**Goal**
Produce an exact copy of all the data below, dropping every image.

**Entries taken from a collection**
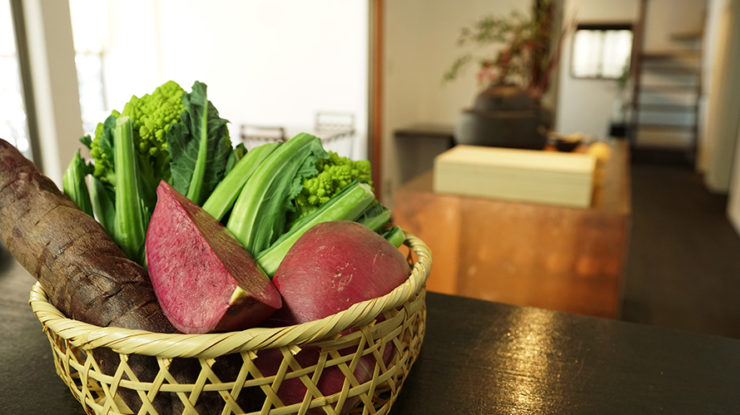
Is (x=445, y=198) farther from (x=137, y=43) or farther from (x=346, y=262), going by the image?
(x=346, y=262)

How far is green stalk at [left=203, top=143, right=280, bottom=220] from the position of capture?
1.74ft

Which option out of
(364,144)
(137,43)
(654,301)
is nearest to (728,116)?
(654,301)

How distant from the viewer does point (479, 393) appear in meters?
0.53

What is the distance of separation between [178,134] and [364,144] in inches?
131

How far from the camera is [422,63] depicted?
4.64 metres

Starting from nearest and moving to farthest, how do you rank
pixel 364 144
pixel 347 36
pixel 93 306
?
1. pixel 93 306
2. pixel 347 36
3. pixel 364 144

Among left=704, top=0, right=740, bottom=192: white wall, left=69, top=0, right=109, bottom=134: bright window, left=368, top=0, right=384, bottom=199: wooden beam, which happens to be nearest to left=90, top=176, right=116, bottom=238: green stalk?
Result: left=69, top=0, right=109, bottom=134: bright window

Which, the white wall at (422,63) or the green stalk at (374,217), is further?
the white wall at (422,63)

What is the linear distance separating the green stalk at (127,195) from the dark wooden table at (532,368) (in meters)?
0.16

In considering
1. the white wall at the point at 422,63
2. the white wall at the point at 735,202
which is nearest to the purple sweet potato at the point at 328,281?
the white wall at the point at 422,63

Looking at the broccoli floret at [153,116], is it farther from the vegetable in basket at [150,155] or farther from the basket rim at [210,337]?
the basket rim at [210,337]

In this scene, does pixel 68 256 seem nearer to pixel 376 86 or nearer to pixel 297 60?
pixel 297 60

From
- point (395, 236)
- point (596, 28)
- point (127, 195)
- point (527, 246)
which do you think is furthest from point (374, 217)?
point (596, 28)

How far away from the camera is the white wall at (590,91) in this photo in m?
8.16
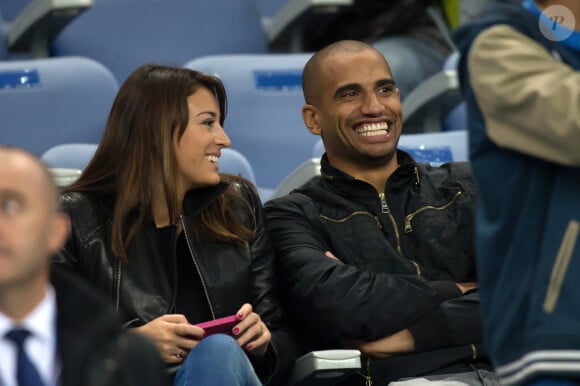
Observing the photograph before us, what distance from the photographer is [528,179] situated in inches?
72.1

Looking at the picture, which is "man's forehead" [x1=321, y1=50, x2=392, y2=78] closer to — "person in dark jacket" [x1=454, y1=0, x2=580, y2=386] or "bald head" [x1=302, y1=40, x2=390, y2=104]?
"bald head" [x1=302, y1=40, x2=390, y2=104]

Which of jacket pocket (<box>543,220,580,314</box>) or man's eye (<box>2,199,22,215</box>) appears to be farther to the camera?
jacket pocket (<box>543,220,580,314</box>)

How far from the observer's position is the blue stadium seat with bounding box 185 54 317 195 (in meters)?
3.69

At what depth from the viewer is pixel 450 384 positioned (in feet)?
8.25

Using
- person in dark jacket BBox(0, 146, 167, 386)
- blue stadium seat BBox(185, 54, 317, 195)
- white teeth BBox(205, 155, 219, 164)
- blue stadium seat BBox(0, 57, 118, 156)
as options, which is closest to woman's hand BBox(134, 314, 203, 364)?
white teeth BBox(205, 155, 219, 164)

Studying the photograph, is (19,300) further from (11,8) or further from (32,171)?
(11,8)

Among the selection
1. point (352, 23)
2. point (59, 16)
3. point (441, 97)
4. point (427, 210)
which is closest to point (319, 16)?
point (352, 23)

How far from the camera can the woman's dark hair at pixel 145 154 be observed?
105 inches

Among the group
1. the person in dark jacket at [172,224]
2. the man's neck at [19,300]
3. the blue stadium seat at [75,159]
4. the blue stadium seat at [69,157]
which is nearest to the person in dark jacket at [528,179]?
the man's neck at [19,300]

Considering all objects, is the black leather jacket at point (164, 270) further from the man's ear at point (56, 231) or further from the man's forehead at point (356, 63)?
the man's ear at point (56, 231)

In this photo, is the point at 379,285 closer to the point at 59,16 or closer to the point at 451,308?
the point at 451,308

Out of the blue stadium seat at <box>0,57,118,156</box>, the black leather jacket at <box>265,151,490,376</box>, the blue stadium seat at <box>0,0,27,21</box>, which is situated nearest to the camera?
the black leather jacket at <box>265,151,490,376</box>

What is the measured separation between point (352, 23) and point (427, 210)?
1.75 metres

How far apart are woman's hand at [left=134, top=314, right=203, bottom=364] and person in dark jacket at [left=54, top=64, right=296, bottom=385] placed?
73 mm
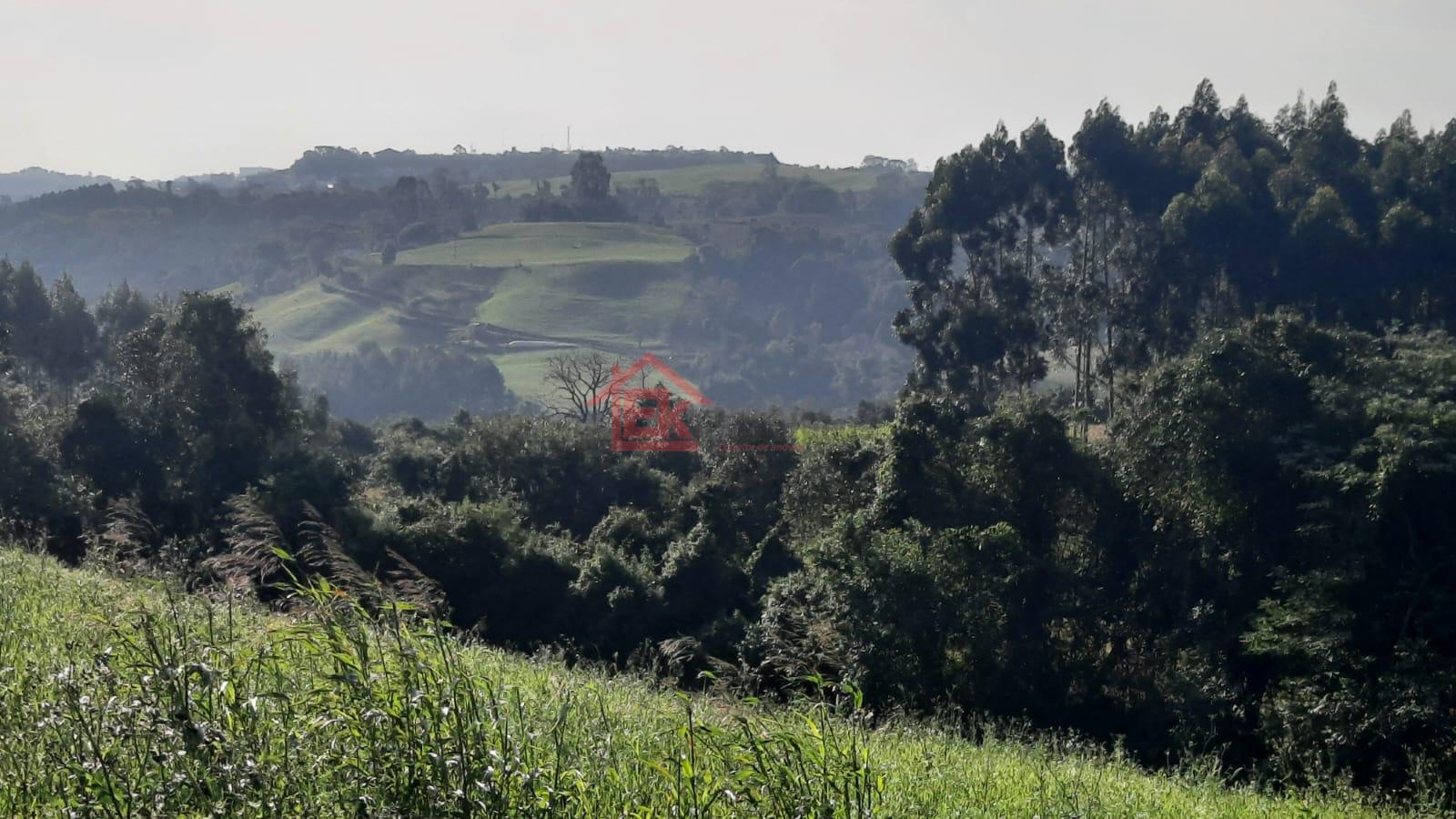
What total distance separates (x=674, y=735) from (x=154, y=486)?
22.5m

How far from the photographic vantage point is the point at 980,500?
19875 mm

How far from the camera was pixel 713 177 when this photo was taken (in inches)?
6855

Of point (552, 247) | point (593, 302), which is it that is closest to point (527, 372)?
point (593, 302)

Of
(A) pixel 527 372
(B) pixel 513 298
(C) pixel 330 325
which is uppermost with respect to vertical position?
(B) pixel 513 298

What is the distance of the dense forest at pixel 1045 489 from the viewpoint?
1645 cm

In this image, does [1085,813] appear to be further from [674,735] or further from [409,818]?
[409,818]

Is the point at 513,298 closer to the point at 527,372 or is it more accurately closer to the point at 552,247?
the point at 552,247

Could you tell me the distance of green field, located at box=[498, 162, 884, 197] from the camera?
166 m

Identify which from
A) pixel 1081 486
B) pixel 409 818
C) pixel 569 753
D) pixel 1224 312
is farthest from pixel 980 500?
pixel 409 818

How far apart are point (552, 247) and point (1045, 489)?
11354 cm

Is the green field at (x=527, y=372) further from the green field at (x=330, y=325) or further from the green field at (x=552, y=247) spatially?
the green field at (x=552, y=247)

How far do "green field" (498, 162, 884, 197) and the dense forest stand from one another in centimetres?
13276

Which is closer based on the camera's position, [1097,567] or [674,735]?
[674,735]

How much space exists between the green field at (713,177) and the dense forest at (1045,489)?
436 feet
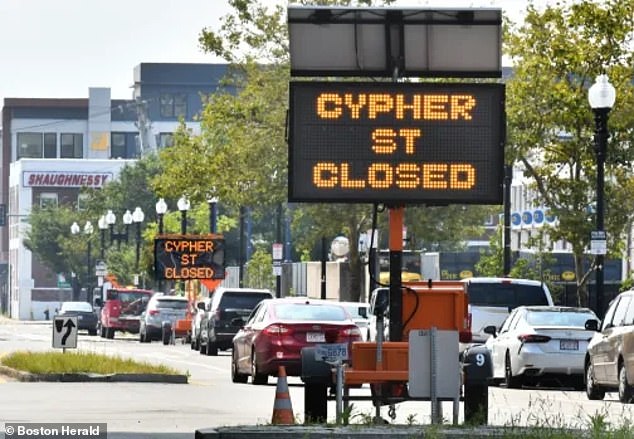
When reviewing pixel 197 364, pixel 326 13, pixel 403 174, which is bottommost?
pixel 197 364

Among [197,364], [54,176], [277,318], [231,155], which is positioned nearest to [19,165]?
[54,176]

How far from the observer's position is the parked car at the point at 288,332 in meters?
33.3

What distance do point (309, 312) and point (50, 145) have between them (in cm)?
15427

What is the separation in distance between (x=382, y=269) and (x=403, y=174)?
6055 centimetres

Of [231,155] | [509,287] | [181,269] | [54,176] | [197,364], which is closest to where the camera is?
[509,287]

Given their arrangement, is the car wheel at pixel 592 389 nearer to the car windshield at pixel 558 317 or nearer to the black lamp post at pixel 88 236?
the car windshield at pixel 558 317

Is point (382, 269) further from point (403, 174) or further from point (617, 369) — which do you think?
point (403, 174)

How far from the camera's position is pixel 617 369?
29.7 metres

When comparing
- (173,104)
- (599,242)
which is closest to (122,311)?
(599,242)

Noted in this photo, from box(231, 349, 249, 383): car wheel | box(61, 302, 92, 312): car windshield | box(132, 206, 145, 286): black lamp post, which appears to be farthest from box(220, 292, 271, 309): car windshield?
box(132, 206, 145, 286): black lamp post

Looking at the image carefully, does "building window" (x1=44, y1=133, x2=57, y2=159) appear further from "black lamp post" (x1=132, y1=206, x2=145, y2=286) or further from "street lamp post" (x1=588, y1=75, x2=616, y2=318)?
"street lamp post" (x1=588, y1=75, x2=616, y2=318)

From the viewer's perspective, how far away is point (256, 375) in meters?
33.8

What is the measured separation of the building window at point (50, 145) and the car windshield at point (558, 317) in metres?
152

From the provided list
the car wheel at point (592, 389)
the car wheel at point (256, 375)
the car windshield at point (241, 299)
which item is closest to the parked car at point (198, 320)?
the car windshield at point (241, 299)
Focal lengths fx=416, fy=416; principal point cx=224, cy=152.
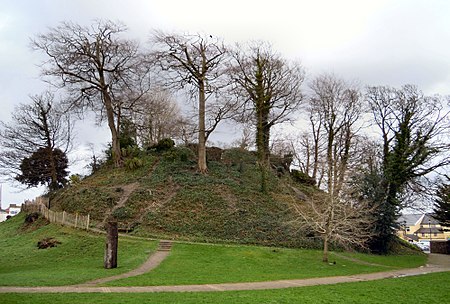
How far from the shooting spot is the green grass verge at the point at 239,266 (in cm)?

**Result**
Is (x=445, y=198) farther from (x=137, y=43) or farther from (x=346, y=262), going by the image?
(x=346, y=262)

How far is green stalk at [left=203, top=143, right=280, bottom=220] from the position of capture?
1.74ft

Which option out of
(364,144)
(137,43)
(654,301)
is nearest to (728,116)?
(654,301)

How distant from the viewer does point (479, 393) appear in meters?
0.53

What is the distance of separation between [178,134] and [364,144] in inches?
131

How far from the camera is [422,63] depicted?
4.64 metres

Starting from nearest and moving to farthest, how do you rank
pixel 364 144
pixel 347 36
pixel 93 306
?
1. pixel 93 306
2. pixel 347 36
3. pixel 364 144

Among left=704, top=0, right=740, bottom=192: white wall, left=69, top=0, right=109, bottom=134: bright window, left=368, top=0, right=384, bottom=199: wooden beam, which happens to be nearest to left=90, top=176, right=116, bottom=238: green stalk?
Result: left=69, top=0, right=109, bottom=134: bright window

Which, the white wall at (422,63) or the green stalk at (374,217), is further?
the white wall at (422,63)

What is the linear distance separating the green stalk at (127,195) from the dark wooden table at (532,368) (in meters)?
0.16

In considering
1. the white wall at the point at 422,63
2. the white wall at the point at 735,202
which is nearest to the purple sweet potato at the point at 328,281?
the white wall at the point at 422,63

Looking at the broccoli floret at [153,116], is it farther from the vegetable in basket at [150,155] or farther from the basket rim at [210,337]?
the basket rim at [210,337]

In this scene, does pixel 68 256 seem nearer to pixel 376 86 or nearer to pixel 297 60?
pixel 297 60

From
- point (395, 236)
- point (596, 28)
- point (127, 195)
- point (527, 246)
which do you think is furthest from point (374, 217)?
point (596, 28)

How far away from the camera is the white wall at (590,91) in this photo in m?
8.16
Observing the photograph before us, what distance from the photographer is [528,179] situated in inches?
72.1

Looking at the picture, which is "man's forehead" [x1=321, y1=50, x2=392, y2=78] closer to — "person in dark jacket" [x1=454, y1=0, x2=580, y2=386] or "bald head" [x1=302, y1=40, x2=390, y2=104]?
"bald head" [x1=302, y1=40, x2=390, y2=104]

Which of jacket pocket (<box>543,220,580,314</box>) or man's eye (<box>2,199,22,215</box>) appears to be farther to the camera?
jacket pocket (<box>543,220,580,314</box>)

How far from the observer's position is the blue stadium seat with bounding box 185 54 317 195 (in meters)?
3.69

At what depth from the viewer is pixel 450 384 positioned (in feet)?
8.25

Using
- person in dark jacket BBox(0, 146, 167, 386)
- blue stadium seat BBox(185, 54, 317, 195)
- white teeth BBox(205, 155, 219, 164)
- blue stadium seat BBox(0, 57, 118, 156)
as options, which is closest to woman's hand BBox(134, 314, 203, 364)?
white teeth BBox(205, 155, 219, 164)

Studying the photograph, is (19,300) further from (11,8) or further from (32,171)?
(11,8)

Among the selection
1. point (352, 23)
2. point (59, 16)
3. point (441, 97)
4. point (427, 210)
which is closest to point (319, 16)?
point (352, 23)

How far from the camera can the woman's dark hair at pixel 145 154 be observed?
105 inches

Among the group
1. the person in dark jacket at [172,224]
2. the man's neck at [19,300]
3. the blue stadium seat at [75,159]
4. the blue stadium seat at [69,157]
which is nearest to the person in dark jacket at [528,179]?
the man's neck at [19,300]

Considering all objects, is the black leather jacket at point (164, 270) further from the man's ear at point (56, 231) or further from the man's forehead at point (356, 63)?
the man's ear at point (56, 231)

In this photo, is the point at 379,285 closer to the point at 59,16 or closer to the point at 451,308?
the point at 451,308

Out of the blue stadium seat at <box>0,57,118,156</box>, the black leather jacket at <box>265,151,490,376</box>, the blue stadium seat at <box>0,0,27,21</box>, which is situated nearest to the camera?
the black leather jacket at <box>265,151,490,376</box>

What is the measured separation between point (352, 23) and point (427, 210)?
1.75 metres

How far apart are woman's hand at [left=134, top=314, right=203, bottom=364] and person in dark jacket at [left=54, top=64, right=296, bottom=385] placed?
73 mm
What total distance separates (x=674, y=735) from (x=154, y=486)?
22.5m

How far from the photographic vantage point is the point at 980,500?
19875 mm

How far from the camera was pixel 713 177 when this photo was taken (in inches)?
6855

Of point (552, 247) | point (593, 302), which is it that is closest to point (527, 372)?
point (593, 302)

Of
(A) pixel 527 372
(B) pixel 513 298
(C) pixel 330 325
which is uppermost with respect to vertical position?
(B) pixel 513 298

What is the distance of the dense forest at pixel 1045 489 from the viewpoint?
1645 cm

In this image, does [1085,813] appear to be further from [674,735] or further from [409,818]?
[409,818]

Is the point at 513,298 closer to the point at 527,372 or is it more accurately closer to the point at 552,247?
the point at 552,247

Could you tell me the distance of green field, located at box=[498, 162, 884, 197] from the camera?
166 m

Identify which from
A) pixel 1081 486
B) pixel 409 818
C) pixel 569 753
D) pixel 1224 312
is farthest from pixel 980 500?
pixel 409 818

How far apart are point (552, 247) and point (1045, 489)?
11354 cm

Is the green field at (x=527, y=372) further from the green field at (x=330, y=325) or further from the green field at (x=552, y=247) spatially?
the green field at (x=552, y=247)

How far do "green field" (498, 162, 884, 197) and the dense forest stand from one another in centimetres?
13276

Which is closer based on the camera's position, [1097,567] or [674,735]?
[674,735]

How much space exists between the green field at (713,177) and the dense forest at (1045,489)?
436 feet
When reviewing pixel 197 364, pixel 326 13, pixel 403 174, which is bottommost?
pixel 197 364

Among [197,364], [54,176], [277,318], [231,155], which is positioned nearest to [19,165]?
[54,176]

How far from the observer's position is the parked car at the point at 288,332 in meters?
33.3

What distance do point (309, 312) and point (50, 145) have between them (in cm)?
15427

What is the separation in distance between (x=382, y=269) and (x=403, y=174)?
6055 centimetres

Of [231,155] | [509,287] | [181,269] | [54,176] | [197,364], which is closest to where the camera is?
[509,287]

Given their arrangement, is the car wheel at pixel 592 389 nearer to the car windshield at pixel 558 317 or nearer to the black lamp post at pixel 88 236?
the car windshield at pixel 558 317

Is point (382, 269) further from point (403, 174) or further from point (617, 369) — which do you think?
point (403, 174)

How far from the camera's position is pixel 617 369?
29.7 metres

When comparing
- (173,104)
- (599,242)
which is closest to (122,311)?
(599,242)

Noted in this photo, from box(231, 349, 249, 383): car wheel | box(61, 302, 92, 312): car windshield | box(132, 206, 145, 286): black lamp post, which appears to be farthest from box(220, 292, 271, 309): car windshield?
box(132, 206, 145, 286): black lamp post

Looking at the image carefully, does "building window" (x1=44, y1=133, x2=57, y2=159) appear further from "black lamp post" (x1=132, y1=206, x2=145, y2=286) or further from "street lamp post" (x1=588, y1=75, x2=616, y2=318)?
"street lamp post" (x1=588, y1=75, x2=616, y2=318)

From the viewer's perspective, how far away is point (256, 375) in meters?
33.8

What is the measured separation of the building window at point (50, 145) and the car windshield at point (558, 317) in metres?
152

From the provided list
the car wheel at point (592, 389)
the car wheel at point (256, 375)
the car windshield at point (241, 299)
which item is closest to the parked car at point (198, 320)?
the car windshield at point (241, 299)
Focal lengths fx=416, fy=416; principal point cx=224, cy=152.
How far from the shooting spot is the green grass verge at the point at 239,266 (in cm)?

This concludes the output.